## START

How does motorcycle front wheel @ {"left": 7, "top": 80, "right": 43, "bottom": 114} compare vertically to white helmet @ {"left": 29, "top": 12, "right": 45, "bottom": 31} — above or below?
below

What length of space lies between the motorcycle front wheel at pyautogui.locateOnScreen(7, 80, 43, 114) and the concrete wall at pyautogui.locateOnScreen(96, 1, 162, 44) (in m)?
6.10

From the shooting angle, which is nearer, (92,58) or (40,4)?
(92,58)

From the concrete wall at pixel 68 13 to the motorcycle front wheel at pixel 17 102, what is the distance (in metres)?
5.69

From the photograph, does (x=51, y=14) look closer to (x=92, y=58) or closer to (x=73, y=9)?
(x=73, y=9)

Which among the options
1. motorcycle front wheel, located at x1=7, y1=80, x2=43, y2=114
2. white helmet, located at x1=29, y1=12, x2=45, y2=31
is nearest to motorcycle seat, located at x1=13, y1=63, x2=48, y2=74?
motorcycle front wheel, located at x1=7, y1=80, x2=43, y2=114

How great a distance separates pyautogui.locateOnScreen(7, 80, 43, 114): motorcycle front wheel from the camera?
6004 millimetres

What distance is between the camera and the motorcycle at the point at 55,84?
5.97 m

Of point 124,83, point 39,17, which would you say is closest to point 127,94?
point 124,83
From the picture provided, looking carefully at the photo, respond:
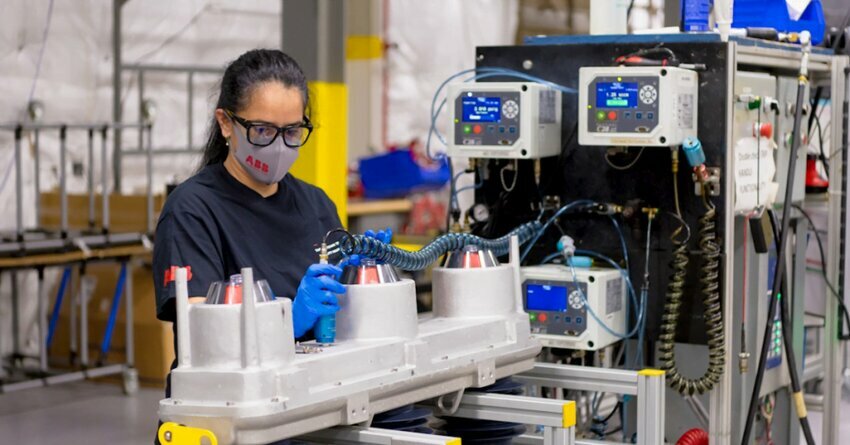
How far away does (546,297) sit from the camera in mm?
2850

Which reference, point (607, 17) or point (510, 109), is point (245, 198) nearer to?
point (510, 109)

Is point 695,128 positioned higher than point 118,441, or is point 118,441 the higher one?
point 695,128

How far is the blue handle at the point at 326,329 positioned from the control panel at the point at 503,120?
3.38 ft

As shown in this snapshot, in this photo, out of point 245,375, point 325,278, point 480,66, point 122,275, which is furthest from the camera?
point 122,275

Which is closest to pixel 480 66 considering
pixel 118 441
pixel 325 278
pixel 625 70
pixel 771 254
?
pixel 625 70

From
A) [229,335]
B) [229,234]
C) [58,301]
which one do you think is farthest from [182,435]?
[58,301]

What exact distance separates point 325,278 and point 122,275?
3617 mm

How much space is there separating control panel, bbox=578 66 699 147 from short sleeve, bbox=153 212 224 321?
1023 mm

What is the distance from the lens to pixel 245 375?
5.46 ft

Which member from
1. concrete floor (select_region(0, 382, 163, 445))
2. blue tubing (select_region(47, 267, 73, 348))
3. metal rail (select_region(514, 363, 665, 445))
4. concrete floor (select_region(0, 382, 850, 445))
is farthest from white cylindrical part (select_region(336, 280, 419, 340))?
blue tubing (select_region(47, 267, 73, 348))

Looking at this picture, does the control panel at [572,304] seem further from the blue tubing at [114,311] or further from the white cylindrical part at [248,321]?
the blue tubing at [114,311]

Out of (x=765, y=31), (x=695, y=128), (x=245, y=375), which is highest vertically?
(x=765, y=31)

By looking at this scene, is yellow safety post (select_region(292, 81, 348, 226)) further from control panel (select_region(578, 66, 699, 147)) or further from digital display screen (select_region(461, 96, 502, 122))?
control panel (select_region(578, 66, 699, 147))

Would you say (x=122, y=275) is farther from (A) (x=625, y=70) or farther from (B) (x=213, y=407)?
(B) (x=213, y=407)
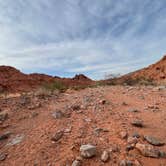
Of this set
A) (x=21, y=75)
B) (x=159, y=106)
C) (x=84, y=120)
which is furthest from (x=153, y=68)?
(x=84, y=120)

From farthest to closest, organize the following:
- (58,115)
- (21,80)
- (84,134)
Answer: (21,80) < (58,115) < (84,134)

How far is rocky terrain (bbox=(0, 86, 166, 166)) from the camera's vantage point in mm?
2838

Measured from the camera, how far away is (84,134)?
11.2ft

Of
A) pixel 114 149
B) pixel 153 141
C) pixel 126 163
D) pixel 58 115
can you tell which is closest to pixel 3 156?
pixel 58 115

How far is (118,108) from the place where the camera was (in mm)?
4812

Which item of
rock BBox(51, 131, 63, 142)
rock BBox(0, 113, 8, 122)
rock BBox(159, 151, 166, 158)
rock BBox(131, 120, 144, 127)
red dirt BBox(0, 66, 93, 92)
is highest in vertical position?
red dirt BBox(0, 66, 93, 92)

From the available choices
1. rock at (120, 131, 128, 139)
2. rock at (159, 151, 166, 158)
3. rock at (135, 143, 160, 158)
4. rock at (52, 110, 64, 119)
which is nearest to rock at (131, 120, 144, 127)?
rock at (120, 131, 128, 139)

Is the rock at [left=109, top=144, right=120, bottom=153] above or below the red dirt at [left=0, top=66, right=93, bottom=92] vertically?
below

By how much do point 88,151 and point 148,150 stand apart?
0.82 meters

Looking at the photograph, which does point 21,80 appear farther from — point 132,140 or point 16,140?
point 132,140

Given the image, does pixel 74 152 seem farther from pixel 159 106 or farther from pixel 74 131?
pixel 159 106

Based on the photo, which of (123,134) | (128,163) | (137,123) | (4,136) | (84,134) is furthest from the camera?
(137,123)

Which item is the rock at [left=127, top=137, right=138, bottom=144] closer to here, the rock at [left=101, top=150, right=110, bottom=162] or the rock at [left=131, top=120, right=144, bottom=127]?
the rock at [left=101, top=150, right=110, bottom=162]

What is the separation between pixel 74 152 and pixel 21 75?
24484 millimetres
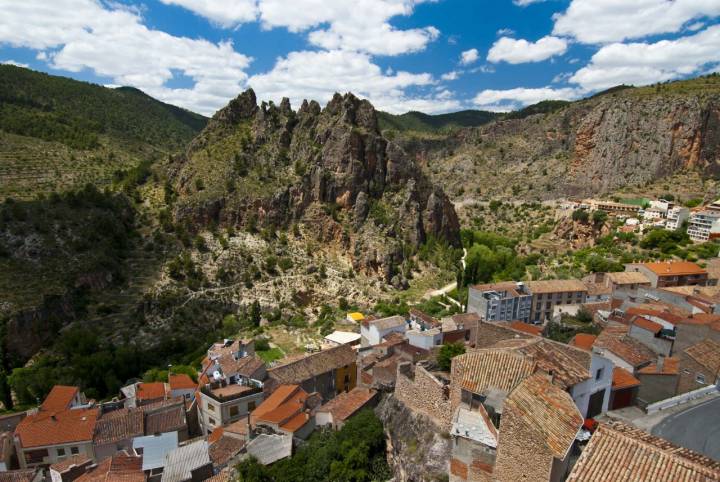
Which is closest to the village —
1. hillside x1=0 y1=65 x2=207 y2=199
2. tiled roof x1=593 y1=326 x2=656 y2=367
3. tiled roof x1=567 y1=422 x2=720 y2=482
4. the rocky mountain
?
tiled roof x1=567 y1=422 x2=720 y2=482

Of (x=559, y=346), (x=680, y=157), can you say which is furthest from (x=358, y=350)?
(x=680, y=157)

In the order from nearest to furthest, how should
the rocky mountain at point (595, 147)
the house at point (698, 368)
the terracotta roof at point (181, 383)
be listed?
1. the house at point (698, 368)
2. the terracotta roof at point (181, 383)
3. the rocky mountain at point (595, 147)

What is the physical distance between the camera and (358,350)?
116ft

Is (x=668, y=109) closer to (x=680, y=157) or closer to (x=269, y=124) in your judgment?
(x=680, y=157)

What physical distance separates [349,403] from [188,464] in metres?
8.80

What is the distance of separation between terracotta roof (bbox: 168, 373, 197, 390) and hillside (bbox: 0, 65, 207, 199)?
4290 cm

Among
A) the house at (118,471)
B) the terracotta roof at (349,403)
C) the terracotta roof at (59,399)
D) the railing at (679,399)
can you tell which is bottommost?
the terracotta roof at (59,399)

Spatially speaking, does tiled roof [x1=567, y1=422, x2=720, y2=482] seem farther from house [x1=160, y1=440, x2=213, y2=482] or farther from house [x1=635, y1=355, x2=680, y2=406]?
house [x1=160, y1=440, x2=213, y2=482]

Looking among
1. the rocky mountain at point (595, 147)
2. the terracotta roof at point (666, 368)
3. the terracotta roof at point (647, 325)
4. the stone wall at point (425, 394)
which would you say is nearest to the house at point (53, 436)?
the stone wall at point (425, 394)

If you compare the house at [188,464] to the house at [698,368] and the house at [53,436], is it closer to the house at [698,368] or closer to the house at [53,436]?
the house at [53,436]

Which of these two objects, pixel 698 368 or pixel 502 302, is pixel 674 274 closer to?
pixel 502 302

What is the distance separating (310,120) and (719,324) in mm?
62626

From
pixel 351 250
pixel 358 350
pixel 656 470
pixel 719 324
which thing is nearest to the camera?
pixel 656 470

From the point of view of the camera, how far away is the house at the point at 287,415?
888 inches
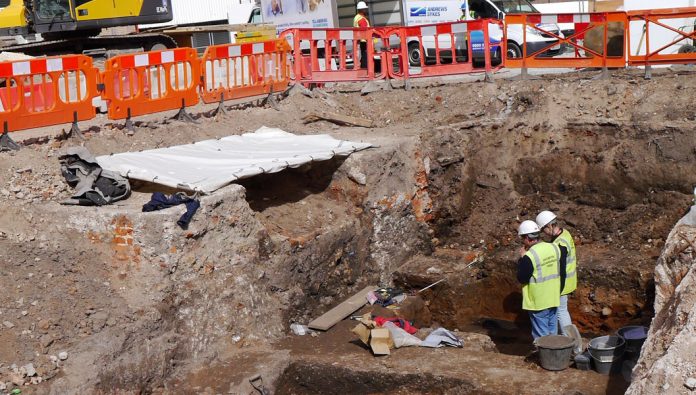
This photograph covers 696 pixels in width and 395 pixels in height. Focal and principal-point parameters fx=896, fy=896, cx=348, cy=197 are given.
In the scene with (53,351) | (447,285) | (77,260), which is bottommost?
(447,285)

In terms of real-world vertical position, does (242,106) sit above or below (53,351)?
above

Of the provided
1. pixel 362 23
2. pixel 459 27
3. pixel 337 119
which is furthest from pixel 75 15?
pixel 459 27

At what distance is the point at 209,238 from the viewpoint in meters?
9.71

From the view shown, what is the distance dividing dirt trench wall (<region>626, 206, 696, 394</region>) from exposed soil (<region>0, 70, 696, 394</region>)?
1031 millimetres

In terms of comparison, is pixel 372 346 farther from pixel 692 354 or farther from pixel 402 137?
pixel 402 137

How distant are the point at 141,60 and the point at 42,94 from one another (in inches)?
60.9

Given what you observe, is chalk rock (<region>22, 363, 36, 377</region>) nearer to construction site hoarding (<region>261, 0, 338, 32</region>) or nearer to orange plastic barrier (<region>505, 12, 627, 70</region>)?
orange plastic barrier (<region>505, 12, 627, 70</region>)

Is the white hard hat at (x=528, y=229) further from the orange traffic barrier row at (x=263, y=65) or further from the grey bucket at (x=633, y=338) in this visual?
the orange traffic barrier row at (x=263, y=65)

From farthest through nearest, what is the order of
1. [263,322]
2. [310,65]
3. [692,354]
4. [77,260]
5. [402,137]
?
[310,65] < [402,137] < [263,322] < [77,260] < [692,354]

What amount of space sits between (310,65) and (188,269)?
24.3 ft

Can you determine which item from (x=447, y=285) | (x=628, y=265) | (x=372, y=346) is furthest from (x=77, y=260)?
(x=628, y=265)

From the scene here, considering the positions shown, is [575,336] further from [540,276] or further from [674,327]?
[674,327]

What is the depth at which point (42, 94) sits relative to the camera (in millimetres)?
11477

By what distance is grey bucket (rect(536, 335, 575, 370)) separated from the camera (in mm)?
8789
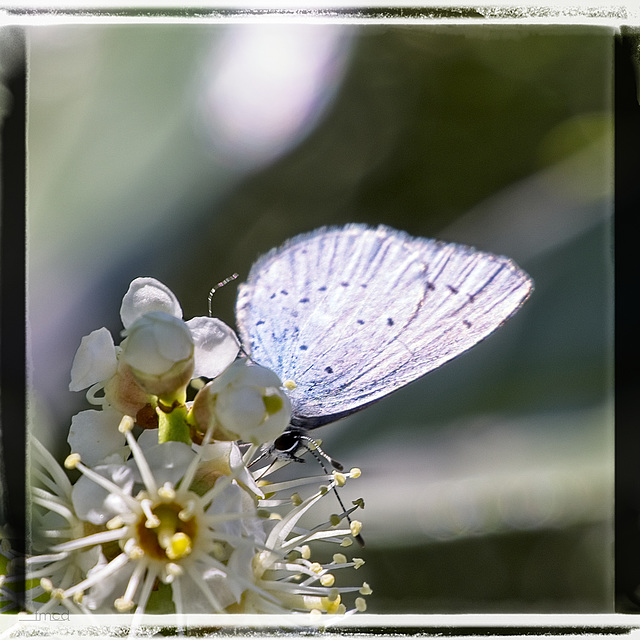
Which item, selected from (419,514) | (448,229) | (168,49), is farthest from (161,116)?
(419,514)

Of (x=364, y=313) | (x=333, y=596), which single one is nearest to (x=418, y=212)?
(x=364, y=313)

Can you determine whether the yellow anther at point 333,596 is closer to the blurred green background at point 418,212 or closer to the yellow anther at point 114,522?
the yellow anther at point 114,522

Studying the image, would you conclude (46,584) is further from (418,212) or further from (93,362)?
(418,212)

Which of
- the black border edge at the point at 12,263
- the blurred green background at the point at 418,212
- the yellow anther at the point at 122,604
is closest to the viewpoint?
the yellow anther at the point at 122,604

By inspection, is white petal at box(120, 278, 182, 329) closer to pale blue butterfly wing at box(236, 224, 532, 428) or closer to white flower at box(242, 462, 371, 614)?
pale blue butterfly wing at box(236, 224, 532, 428)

## END

◆ What you will do: Exactly reproduce the lines from the one containing "Can you determine whether" through the end of the records, and only those lines.

◆ Task answer:
Can you determine whether the yellow anther at point 333,596 is closer to the blurred green background at point 418,212 or closer to the yellow anther at point 114,522?
the yellow anther at point 114,522

Studying the image, would you conclude (46,584) is further from (418,212) or further from (93,362)?
(418,212)

Which of
- the black border edge at the point at 12,263
- the blurred green background at the point at 418,212
- the yellow anther at the point at 122,604
is closest to the viewpoint?
the yellow anther at the point at 122,604

By inspection, is white petal at box(120, 278, 182, 329) closer to pale blue butterfly wing at box(236, 224, 532, 428) or closer to white flower at box(242, 462, 371, 614)?
pale blue butterfly wing at box(236, 224, 532, 428)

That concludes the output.